--- Work to be completed ---
Which lines in the entries below contain the word "farthest"? Find each one and copy it out in full.

--- Records provided ---
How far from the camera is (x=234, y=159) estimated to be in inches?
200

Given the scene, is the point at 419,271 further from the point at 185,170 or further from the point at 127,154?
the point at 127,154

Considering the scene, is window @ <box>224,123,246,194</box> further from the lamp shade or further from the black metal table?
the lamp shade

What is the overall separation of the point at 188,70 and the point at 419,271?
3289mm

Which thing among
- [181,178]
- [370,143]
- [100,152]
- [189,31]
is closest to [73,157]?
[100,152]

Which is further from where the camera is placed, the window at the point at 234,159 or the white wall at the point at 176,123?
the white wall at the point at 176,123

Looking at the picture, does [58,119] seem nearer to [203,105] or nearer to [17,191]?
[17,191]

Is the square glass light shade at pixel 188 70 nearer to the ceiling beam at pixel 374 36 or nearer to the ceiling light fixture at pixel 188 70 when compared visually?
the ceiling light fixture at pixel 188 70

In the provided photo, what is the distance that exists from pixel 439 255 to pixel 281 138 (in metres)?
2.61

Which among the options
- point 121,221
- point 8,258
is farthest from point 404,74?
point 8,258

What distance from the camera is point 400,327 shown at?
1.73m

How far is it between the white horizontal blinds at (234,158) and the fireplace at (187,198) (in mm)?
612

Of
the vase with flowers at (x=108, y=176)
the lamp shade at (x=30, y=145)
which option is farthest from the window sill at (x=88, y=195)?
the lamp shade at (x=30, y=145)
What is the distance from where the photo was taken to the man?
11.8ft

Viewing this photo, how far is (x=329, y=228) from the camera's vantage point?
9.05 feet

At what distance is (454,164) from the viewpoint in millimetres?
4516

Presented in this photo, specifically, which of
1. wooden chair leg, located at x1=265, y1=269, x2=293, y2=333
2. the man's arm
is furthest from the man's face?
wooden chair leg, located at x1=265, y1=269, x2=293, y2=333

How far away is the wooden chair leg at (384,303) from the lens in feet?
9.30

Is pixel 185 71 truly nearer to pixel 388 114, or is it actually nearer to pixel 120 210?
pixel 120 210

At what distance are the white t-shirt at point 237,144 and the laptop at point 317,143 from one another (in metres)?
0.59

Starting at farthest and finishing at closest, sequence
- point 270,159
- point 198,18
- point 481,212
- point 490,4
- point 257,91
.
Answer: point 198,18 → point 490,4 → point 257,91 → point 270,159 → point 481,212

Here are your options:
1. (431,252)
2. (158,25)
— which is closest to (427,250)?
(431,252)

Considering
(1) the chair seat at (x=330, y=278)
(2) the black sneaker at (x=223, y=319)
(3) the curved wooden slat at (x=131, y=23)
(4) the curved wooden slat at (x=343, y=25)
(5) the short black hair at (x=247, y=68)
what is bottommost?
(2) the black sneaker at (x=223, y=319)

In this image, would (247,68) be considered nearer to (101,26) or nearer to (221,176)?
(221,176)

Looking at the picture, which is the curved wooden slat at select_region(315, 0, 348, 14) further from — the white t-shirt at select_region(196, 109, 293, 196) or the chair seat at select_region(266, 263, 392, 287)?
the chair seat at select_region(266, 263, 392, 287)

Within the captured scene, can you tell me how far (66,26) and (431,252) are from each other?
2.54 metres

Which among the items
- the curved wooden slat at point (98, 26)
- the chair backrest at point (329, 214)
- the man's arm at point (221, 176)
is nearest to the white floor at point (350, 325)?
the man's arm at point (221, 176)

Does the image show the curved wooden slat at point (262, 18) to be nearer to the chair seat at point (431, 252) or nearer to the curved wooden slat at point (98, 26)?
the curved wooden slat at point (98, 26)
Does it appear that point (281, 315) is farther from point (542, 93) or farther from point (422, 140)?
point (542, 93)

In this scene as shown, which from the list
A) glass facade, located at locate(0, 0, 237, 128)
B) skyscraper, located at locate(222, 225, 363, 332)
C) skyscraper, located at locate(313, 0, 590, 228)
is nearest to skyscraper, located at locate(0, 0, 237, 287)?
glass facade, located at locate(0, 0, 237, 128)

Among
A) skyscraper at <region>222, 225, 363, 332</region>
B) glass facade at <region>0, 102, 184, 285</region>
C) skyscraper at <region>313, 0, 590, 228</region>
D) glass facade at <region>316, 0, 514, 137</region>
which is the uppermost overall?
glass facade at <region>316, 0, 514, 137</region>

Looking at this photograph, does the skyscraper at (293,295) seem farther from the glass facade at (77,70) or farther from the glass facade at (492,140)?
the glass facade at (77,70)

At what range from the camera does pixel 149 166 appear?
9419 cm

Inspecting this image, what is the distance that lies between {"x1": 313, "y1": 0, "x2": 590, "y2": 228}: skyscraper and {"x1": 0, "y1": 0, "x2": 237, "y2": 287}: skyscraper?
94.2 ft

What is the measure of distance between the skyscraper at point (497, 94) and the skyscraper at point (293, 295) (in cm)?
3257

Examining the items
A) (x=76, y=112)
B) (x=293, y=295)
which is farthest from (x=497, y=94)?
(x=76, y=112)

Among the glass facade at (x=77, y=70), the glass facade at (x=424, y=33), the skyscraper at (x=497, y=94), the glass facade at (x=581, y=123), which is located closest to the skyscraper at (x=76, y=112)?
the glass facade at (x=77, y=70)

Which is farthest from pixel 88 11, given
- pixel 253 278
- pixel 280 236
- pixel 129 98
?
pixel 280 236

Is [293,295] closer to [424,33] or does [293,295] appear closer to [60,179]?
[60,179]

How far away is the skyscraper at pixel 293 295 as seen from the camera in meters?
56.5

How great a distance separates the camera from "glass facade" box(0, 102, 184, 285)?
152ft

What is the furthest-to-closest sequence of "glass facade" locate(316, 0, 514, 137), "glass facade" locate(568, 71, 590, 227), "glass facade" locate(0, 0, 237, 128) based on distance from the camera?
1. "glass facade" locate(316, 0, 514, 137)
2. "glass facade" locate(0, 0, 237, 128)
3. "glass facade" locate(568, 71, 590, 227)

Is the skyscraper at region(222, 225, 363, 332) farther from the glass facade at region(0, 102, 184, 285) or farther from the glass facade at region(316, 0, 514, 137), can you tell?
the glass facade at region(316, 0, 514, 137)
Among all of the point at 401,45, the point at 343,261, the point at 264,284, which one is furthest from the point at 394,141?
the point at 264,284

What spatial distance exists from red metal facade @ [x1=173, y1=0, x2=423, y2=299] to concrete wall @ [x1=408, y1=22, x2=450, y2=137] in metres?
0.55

...

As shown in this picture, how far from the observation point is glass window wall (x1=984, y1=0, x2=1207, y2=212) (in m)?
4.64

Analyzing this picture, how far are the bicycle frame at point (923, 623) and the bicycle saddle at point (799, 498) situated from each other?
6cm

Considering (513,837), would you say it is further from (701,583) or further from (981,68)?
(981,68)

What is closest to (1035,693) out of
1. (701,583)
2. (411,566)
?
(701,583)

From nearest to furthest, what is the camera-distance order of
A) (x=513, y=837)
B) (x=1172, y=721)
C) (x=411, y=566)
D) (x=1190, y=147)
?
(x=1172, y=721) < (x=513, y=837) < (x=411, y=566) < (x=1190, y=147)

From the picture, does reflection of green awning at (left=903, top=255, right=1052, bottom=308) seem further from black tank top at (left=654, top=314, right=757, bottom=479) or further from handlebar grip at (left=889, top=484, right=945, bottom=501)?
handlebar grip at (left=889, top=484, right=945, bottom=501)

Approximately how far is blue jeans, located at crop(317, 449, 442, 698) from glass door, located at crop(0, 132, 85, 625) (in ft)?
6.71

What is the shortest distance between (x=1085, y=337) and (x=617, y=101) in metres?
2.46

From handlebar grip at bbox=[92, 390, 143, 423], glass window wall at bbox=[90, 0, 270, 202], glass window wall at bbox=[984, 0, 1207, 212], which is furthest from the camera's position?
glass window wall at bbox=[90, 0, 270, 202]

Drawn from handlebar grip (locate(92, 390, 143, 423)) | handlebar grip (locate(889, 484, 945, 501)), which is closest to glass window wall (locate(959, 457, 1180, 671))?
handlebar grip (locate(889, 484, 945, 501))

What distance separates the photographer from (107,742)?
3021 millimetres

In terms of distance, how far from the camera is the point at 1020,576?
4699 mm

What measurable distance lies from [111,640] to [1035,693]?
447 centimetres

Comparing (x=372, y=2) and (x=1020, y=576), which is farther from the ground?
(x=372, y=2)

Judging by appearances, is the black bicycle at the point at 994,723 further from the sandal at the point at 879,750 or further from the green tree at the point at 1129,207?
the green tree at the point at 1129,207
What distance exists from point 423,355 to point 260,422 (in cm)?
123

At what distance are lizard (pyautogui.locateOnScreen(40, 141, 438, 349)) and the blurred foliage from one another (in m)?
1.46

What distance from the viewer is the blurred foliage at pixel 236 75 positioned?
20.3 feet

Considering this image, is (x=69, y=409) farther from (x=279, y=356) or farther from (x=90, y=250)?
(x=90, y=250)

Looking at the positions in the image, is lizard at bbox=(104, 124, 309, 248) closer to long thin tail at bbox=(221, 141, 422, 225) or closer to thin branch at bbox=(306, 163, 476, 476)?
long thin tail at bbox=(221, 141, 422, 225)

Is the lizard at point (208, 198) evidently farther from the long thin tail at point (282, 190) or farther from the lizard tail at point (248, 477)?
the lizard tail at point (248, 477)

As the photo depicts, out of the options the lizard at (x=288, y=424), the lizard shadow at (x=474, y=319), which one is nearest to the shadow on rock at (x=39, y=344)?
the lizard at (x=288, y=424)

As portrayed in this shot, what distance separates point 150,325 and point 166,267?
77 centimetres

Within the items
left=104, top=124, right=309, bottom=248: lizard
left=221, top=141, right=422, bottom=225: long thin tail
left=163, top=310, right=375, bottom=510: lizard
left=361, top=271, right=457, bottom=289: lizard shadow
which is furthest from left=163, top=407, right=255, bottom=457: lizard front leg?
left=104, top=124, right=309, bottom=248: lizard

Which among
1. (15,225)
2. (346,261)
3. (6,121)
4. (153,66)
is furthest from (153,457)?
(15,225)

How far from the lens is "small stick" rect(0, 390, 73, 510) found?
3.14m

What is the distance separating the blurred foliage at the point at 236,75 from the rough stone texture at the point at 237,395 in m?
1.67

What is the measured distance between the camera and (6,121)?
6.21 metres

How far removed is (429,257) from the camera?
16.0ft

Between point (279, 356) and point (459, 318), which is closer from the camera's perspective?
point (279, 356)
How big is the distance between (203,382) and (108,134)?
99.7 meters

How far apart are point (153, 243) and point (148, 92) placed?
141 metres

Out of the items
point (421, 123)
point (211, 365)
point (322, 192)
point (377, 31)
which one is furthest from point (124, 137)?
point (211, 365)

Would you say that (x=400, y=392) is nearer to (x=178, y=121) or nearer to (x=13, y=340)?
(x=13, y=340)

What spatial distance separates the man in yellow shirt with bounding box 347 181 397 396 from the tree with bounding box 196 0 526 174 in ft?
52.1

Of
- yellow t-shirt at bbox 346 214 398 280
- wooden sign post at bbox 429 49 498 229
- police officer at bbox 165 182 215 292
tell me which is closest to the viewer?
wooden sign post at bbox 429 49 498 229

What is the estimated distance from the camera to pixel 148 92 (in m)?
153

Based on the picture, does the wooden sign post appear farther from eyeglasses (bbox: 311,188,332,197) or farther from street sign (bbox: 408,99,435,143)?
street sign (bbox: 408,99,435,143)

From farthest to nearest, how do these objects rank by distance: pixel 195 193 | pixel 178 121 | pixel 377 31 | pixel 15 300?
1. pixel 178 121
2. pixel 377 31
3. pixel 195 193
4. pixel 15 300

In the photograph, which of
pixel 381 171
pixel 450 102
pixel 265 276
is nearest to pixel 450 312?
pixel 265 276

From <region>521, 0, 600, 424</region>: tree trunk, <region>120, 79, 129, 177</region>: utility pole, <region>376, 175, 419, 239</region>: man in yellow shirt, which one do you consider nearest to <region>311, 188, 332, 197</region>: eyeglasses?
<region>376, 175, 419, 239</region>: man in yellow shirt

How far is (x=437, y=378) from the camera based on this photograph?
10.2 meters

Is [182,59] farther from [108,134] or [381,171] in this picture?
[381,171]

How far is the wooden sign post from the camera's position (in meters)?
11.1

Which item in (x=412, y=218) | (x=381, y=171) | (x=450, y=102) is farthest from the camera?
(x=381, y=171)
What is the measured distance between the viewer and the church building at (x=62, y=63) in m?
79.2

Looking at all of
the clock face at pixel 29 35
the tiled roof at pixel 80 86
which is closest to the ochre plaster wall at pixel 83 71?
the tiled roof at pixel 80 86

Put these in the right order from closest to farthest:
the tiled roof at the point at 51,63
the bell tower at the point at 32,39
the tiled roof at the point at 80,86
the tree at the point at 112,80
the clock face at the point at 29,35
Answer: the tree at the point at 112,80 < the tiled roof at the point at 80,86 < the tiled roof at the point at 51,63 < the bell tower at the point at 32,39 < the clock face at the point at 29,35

* * *

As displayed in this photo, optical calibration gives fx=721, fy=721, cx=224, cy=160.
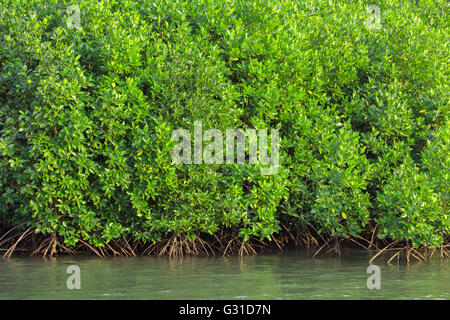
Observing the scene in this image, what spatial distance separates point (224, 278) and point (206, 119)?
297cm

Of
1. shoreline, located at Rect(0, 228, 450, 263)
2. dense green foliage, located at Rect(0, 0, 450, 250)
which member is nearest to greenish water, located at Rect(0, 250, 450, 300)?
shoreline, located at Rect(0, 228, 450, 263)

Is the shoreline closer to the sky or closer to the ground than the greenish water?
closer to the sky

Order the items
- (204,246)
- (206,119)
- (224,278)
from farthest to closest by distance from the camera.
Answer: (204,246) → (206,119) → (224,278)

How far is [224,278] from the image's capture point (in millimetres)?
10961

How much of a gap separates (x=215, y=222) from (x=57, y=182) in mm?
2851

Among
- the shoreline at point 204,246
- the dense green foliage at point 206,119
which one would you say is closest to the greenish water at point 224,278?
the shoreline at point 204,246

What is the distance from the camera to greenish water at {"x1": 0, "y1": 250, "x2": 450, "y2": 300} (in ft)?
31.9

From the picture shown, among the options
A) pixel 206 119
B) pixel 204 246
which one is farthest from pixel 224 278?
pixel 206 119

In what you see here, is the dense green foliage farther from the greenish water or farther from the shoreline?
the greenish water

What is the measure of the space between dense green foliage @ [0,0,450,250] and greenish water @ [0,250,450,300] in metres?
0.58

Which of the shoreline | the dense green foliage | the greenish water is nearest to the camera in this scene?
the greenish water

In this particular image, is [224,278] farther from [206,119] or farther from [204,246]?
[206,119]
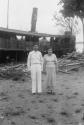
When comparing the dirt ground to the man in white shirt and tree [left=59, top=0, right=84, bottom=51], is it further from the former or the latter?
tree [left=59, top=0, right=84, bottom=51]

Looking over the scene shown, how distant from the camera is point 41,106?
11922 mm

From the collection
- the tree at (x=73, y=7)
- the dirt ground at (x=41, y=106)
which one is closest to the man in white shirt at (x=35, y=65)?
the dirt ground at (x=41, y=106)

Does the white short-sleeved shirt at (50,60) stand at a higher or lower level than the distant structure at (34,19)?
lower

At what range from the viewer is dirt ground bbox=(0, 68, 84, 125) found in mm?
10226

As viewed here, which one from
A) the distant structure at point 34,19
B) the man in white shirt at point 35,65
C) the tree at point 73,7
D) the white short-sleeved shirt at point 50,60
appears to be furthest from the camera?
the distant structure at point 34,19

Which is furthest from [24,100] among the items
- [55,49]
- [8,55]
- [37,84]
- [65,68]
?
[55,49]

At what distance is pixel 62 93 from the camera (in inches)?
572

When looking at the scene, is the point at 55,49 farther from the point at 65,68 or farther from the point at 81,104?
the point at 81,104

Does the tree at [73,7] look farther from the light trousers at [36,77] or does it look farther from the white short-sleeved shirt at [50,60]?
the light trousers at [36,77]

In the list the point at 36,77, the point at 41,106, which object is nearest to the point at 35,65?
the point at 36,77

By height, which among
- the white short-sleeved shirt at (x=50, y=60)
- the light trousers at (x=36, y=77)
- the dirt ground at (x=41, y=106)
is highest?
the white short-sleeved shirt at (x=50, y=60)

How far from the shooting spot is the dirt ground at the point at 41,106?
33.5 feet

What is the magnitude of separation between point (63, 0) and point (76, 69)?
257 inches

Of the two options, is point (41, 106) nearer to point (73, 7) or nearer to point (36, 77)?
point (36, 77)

--- Response ---
is farthest from point 404,74?
which option is farthest from the window sill at (x=88, y=195)?
Starting at farthest and finishing at closest, sequence
which is farthest from (x=497, y=94)?
Which is farthest from pixel 88 11, given
From farthest to nearest, how do these objects rank by distance: pixel 195 193 | pixel 178 121 | pixel 377 31 | pixel 15 300?
Which item in (x=412, y=218) | (x=381, y=171) | (x=450, y=102) is farthest from the camera?
Put these in the right order from closest to farthest:
from farthest to closest by distance from the camera.
which one is farthest from pixel 224 278?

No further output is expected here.